# Sistemas de Control para Tanques de Agua (experimento)



## Munekita (Jul 26, 2009)

Hola!

Espero que se encuentren bien!

Debo hacer un proyecto de sistemas de control...

La idea que tenemos es la siguiente:

Tres recipientes. Pasar de uno de ellos el 60% de su contenido y del otro un 40% a un tercer recipiente.

No tengo claro que puedo utilizar para medir el nivel del agua y por ende que automaticamente se apague el motor....

Favor ver imagen.


Recipientes uno y dos son como los que trae el carro... el windshield (el recipiente que tiene el agua para limpiar) como ya tiene su propio motor nos es util....

Espero sus comentarios 

gracias


----------



## capitanp (Jul 26, 2009)

faltan muchos datos


----------



## saiwor (Jul 26, 2009)

Hazlo tu esquema con mas detalles como te dijo "capitanp"


----------



## saiwor (Jul 26, 2009)

"No tengo claro que puedo utilizar para medir el nivel del agua y por ende que automaticamente se apague el motor.... "

Sensores de agua...


----------



## Munekita (Jul 26, 2009)

Bueno estos son algunos de los datos:

Capacidad de los recipientes 1 y 3:  1L

Quiero pasara del recipiente 1 al 2:   0.6 L

Del recipiente 3 al 2:   0.4 L

Esto debe ser automático, es decir, cuando esta cantidad se transfiera el motor debe apagarse.


----------



## Munekita (Jul 26, 2009)

Materiales:

2 Reservorio (tanques de Windshield) Averiguar el voltaje de estas

Envase Grande

Manguera de Peceras 2pies

Cable para conducir electricidad

Conector al toma corriente, depende de la corriente o batería.

Interruptor

Tubo de PVC

2 bolas de Ping Pong

Malla

2 Timer o 2 interruptor para la bolla o sensores

Tape negro

Silicon


----------



## Munekita (Jul 26, 2009)

que tipo de sensores?

Alguna recomendación? Tienes idea de cuanto cuestan?

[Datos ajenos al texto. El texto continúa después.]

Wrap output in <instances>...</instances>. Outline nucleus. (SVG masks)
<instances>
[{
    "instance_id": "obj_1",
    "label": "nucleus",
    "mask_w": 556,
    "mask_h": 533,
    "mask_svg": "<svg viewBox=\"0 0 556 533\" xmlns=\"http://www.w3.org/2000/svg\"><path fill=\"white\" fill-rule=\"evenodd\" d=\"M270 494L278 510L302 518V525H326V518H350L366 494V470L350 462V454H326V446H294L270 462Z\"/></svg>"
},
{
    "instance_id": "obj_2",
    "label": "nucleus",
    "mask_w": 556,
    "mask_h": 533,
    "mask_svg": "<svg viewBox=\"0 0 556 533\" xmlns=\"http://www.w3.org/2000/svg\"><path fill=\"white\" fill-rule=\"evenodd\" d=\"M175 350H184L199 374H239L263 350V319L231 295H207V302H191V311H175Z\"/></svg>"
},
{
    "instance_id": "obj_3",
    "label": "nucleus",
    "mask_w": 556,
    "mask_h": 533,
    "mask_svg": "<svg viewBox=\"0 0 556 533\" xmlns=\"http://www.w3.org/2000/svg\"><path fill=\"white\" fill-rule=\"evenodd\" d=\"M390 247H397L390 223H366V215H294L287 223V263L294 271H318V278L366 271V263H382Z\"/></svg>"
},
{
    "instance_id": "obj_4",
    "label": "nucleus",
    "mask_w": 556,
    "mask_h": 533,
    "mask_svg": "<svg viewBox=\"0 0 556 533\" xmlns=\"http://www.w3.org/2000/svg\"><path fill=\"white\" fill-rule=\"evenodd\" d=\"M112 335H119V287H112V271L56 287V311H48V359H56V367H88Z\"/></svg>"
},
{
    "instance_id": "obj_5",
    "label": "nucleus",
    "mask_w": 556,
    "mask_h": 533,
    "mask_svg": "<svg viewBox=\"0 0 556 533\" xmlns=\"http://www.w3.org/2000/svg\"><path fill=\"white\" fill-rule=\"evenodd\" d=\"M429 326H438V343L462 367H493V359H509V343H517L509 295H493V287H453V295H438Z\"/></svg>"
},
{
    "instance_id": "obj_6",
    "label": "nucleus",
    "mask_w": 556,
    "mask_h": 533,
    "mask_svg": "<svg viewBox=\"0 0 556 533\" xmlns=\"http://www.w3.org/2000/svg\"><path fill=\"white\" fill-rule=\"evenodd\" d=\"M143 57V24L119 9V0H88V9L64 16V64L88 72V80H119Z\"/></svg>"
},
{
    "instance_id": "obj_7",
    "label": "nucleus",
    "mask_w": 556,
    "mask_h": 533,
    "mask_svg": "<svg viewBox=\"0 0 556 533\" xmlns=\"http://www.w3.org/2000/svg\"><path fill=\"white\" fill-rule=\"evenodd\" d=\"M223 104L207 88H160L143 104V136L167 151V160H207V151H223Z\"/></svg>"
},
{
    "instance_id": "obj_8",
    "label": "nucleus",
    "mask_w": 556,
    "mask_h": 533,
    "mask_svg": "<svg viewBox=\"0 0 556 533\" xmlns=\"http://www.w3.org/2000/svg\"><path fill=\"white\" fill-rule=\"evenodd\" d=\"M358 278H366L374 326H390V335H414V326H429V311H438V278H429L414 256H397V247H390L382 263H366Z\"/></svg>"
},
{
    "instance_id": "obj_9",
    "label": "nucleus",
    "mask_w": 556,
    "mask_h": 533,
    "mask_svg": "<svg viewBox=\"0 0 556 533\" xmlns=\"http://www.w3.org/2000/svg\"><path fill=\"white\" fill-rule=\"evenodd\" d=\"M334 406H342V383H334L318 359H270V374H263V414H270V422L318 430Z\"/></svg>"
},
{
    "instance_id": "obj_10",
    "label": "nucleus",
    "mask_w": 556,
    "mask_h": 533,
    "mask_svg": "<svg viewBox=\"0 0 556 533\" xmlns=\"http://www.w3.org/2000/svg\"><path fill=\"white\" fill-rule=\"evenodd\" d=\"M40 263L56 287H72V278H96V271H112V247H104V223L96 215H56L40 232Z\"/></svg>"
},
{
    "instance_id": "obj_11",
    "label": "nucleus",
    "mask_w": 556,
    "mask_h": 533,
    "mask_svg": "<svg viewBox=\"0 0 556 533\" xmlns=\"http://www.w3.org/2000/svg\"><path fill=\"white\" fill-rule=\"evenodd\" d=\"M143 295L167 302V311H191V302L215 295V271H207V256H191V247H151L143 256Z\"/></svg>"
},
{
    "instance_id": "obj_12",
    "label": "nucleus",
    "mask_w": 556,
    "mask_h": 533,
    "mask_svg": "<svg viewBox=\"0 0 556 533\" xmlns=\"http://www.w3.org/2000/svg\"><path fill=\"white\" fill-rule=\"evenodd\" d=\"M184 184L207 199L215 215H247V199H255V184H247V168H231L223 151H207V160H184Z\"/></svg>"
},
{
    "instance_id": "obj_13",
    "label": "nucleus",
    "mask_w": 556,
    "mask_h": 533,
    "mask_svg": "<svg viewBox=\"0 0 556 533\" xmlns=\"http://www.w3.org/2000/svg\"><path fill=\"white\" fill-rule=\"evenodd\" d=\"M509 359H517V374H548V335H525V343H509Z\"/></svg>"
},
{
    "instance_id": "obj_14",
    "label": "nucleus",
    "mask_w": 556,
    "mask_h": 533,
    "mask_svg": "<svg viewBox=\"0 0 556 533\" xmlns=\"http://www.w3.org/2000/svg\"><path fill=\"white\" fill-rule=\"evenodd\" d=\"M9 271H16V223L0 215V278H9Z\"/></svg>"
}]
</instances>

Encontre esto: http://www.controles.com/espanol/Automatismos/pdf/contdenivel/CN5 CONTROL DE NIVEL R1_2.pdf

Un nivel de control por electrodos....

Les agradezco su ayuda.

Saludos

Lucy


----------



## saiwor (Jul 26, 2009)

pues los electrodos tienen que ser inoxidables.... he vistos otros sensores de plastico.... ese tema ya discutieron usa el buscador...


----------



## Munekita (Jul 26, 2009)

gracias por tu amabilidad


----------



## fagab (Mar 16, 2012)

Si los tanques son transparentes y tienen un diÁmetro menor a 30 cm                     usa flotadores y led infrarrojos  con lentes para mejorar su alcance  y con ellos puedes tectar el nivel del agua y su costo por circuito  oscila entre 8.500 a 10.000 pesos colombianos


----------



## jkogg (Mar 16, 2012)

Igual y puedesadaptar un riel con un flotador y un pequeño iman y por la parte exterior un switch magnetico, o varios switchs para detectar niveles minimo maximo etc...


----------



## maezca (Mar 16, 2012)

fagab dijo:


> Si los tanques son transparentes y tienen un diÁmetro menor a 30 cm                     usa flotadores y led infrarrojos  con lentes para mejorar su alcance  y con ellos puedes tectar el nivel del agua y su costo por circuito  oscila entre 8.500 a 10.000 pesos colombianos



creo que ya debio concluir con su proyecto, paso 3 años..................


----------